There are thousands – nay, tens of thousands – of true stories out there that are more than prime for being made into a feature film, but still haven’t primarily because they are about people with more melanin than Hollywood is comfortable with. One such story is the fight of the United Farm Workers union to obtain better conditions for laborers during the 1960s and 70s. Cesar Chavez is the kind of movie we need more of, in that it grants greater representation to Hispanics, a drastically underserved demographic (despite accounting for a quarter of movie ticket sales last year). But it’s also the kind of movie we don’t need any more of, in that it’s not terribly good.
Featuring Michael Peña as the civil rights icon, the film follows Chavez from his helping to found the UFW through to 1975, mainly focusing on the Delano grape strike and the Salad Bowl strike. Chavez, seeing the terrible conditions under which migrant farmers worked, often for dismal pay, organizes them into a force that can agitate for equality. The white establishment, represented by John Malkovich as a farm owner whose name I could not remember if you held a gun to my head, isn’t yielding so easily. The strikers face constant harassment and even physical assault.
If this sounds like a rather generic social justice yarn, that’s because it is. If anything that made Cesar Chavez great or the efforts of the UFW historically vital is present, it’s mainly as an allusion. Peña’s Chavez is a cipher, not even interpreted through the kind of overly affected imitation of the real figure’s mannerisms that we’re used to seeing in biopics. America Ferrera and Rosario Dawson round out the cast as Helen Chavez and Dolores Huerta, two more equally fascinating people who similarly come across in the most blandly heroic way possible. These are all actors whom I love, their abilities neutralized by scripting and direction whose chief intent appears to be making sure that the story is told. This is understandable. It’s a shame that this story hasn’t been told before now, but just giving the audience this information isn’t enough. We need to feel.
Various scenes that illustrate what Cesar Chavez is known for feel like scribbling tick marks on a checklist. There’s a section where he goes on a fast for no other reason than this is one of the things we remember about him. The film’s one big subplot (which is still underdeveloped) has Chavez advising his son against fighting the discrimination he faces on a daily basis with violence. The nighttime, halogen tone-bathed father-son chats serve as the least subtle way possible of conveying Chavez’s philosophy. There are already scenes in which he and his colleagues resist returning the brutality visited upon them by their adversaries. Telling instead of showing is the oldest mistake there is.
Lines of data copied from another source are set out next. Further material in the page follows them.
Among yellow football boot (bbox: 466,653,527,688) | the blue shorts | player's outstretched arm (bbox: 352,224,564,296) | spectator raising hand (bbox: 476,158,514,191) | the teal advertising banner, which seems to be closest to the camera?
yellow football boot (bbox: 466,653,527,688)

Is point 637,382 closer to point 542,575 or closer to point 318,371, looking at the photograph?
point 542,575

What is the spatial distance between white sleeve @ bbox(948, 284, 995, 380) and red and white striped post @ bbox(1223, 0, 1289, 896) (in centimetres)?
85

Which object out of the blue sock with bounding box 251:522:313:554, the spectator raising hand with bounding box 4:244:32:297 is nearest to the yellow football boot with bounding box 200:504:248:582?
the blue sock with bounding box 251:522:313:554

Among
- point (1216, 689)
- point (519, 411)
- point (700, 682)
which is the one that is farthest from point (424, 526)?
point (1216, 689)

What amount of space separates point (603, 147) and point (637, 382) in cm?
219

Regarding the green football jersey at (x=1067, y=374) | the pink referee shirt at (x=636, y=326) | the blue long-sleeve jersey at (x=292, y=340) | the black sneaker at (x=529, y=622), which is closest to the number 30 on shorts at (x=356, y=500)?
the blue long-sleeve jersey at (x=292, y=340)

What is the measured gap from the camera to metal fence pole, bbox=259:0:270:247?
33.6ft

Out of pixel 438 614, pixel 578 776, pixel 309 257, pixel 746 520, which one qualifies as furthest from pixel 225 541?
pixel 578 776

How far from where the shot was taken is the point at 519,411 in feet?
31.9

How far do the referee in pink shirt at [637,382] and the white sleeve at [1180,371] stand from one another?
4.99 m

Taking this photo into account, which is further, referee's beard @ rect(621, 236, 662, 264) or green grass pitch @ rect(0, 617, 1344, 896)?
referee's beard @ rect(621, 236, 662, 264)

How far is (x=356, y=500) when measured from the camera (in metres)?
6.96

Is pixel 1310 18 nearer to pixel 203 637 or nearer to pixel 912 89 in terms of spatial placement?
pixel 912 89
There’s little sense of time or place in Cesar Chavez. Like almost all period pieces, it believes that putting on appropriate production design and washing out the colors will be sufficient enough to transport the viewer. It’s just one of many cliched approaches taken by actor-turned-director Diego Luna. It’s not that his work, or the work of anyone else on the film, is incompetent. It’s just that there isn’t a single thing that distinguishes Cesar Chavez from any other biopic, period piece, or labor film. It insists its importance, but is all too ignorable. Cesar Chavez deserves so much better.